EBA Guideline 2.2 sets out a minimum of two KPIs for availability that an ASPSP should have in place for each of its dedicated interfaces. EBA Guideline 2.4 provides information on how to calculate these KPIs. The following table explains these KPIs in greater detail and provides further guidance on how they should be calculated.
TPPs may consider that a dedicated interface is only available if it is responding to all valid TPP requests a) without error messages and b) that have received a successful response from the ASPSP, for example returning the data required to be provided to an AISPs under PSD2. OBIE has catered for error messages under section ASPSP reporting template, and data quality under section Stress Testing below.

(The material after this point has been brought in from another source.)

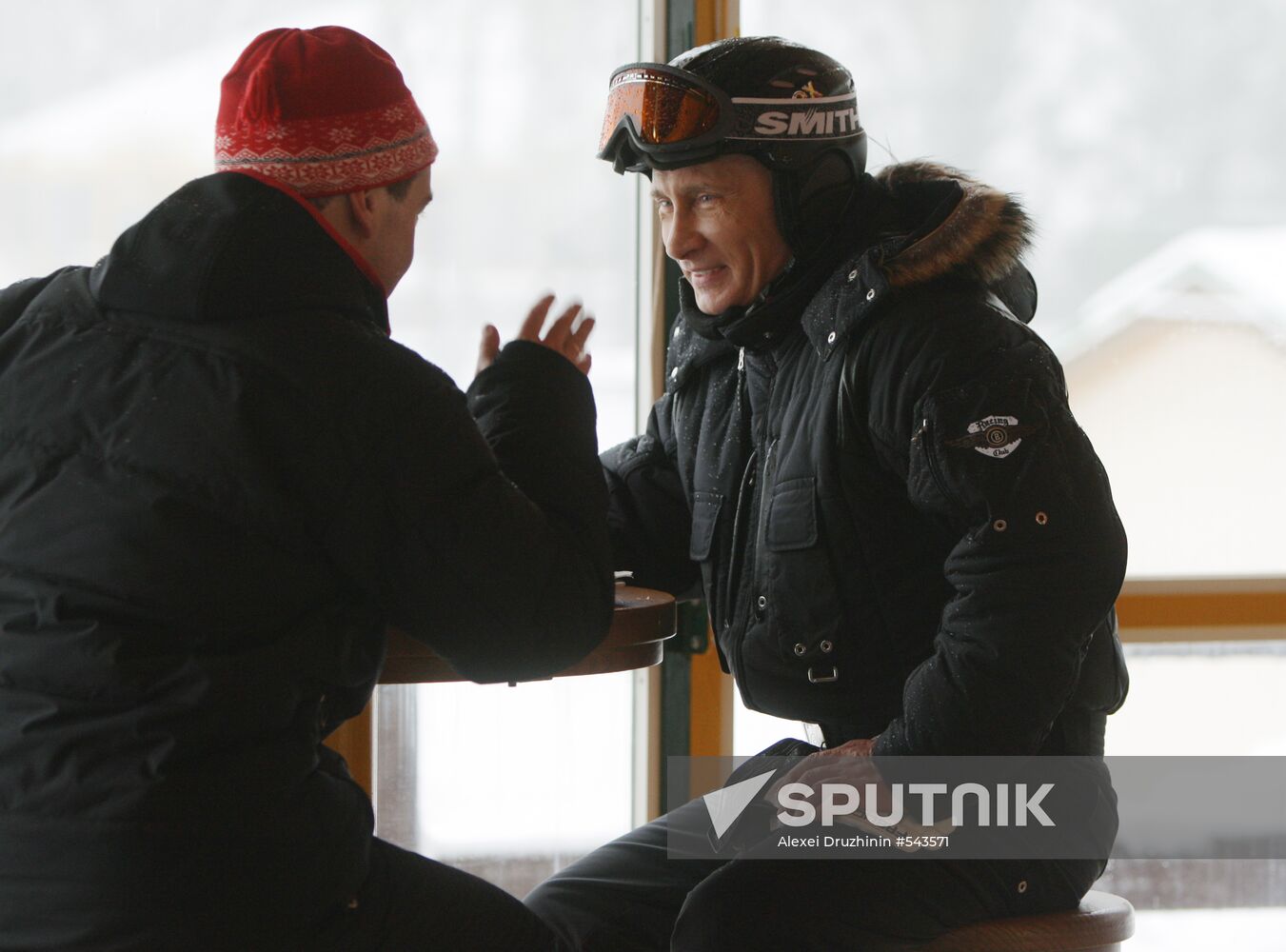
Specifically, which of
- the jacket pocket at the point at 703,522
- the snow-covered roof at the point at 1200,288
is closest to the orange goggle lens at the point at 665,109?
the jacket pocket at the point at 703,522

OBIE calculation guidelines
OBIE recommended benchmark
EBA Guideline 2.2 a
The uptime per day of all interfaces
…the ASPSP should:
a) calculate the percentage uptime as 100% minus the percentage downtime;
For each 24 hour period, 100% minus the total percentage downtime in that period.
A quarterly uptime of 99.5%.
EBA Guideline 2.2 b
The downtime per day of all interfaces
b) calculate the percentage downtime using the total number of seconds the dedicated interface was down in a 24 hour period, starting and ending at midnight;
c) count the interface as ‘down’ when five consecutive requests for access to information for the provision of payment initiation services, account information services or confirmation of availability of funds are not replied to within a total timeframe of 30 seconds, irrespective of whether these requests originate from one or multiple PISPs, AISPs or CBPIIs. In such a case, the ASPSP should calculate downtime from the moment it has received the first request in the series of five consecutive requests that were not replied to within 30 seconds, provided that there is no successful request in between those five requests to which a reply has been provided.
Downtime should be calculated as follows:
- The total number of concurrent seconds per API call, per 24 hour period, starting and ending at midnight, that any element of the dedicated interface is not available divided by 86,400 (the number of seconds in 24 hours) and expressed as a percentage.
- The clock for unavailability should start immediately after the first ‘failed’ request has been received within the 30 second timeframe.
At a minimum, downtime should be measured if:
- Any ASPSP authorisation and/or resource server is not fully accessible and accepting all valid TPP requests as defined by EBA Guidelines 2.4c.
- Any ASPSP downstream system required to support these API endpoints is also not responding in a way which effects the availability of the ASPSP authorisation and/or resource servers.
- Any of the ASPSP screens and/or functionality of the PSU authentication flow is not available to enable PSUs to grant TPPs access to their account(s).
- This should include all 5xx errors.
- This should include both planned and unplanned downtime during each day.
- Even if this only effects some TPPs and/or PSUs, downtime should still be reported, i.e. partial downtime should still be measured as downtime.
- This should include any vendor/supplier failures in the case where the ASPSP has contracted the vendor/supplier to deliver a related service, e.g.
- the ASPSP’s own hosting provider,
- any QTSP the ASPSP has selected for their own certificates,
- a third party directory service (e.g. the OBIE Directory).
However, this should exclude errors resulting from issues outside of the ASPSP’s direct control, such as any of the following:
- Issues with TPP software, infrastructure or connectivity.
- Lack of response/availability from an individual QTSP resulting in the inability of the ASPSP to check validity of a TPP’s eIDAS certificate, since it is the TPP who has selected the QTSP.
The above guidelines relate only to how ASPSPs should calculate downtime. ASPSPs must be mindful of their own regulatory obligations under the PSD2 regulatory framework and eIDAS Regulation.
A quarterly downtime of 0.5%.
(circa 11 hours per quarter, or just under four hours per month, to allow for planned releases, updates, and also any unplanned downtime).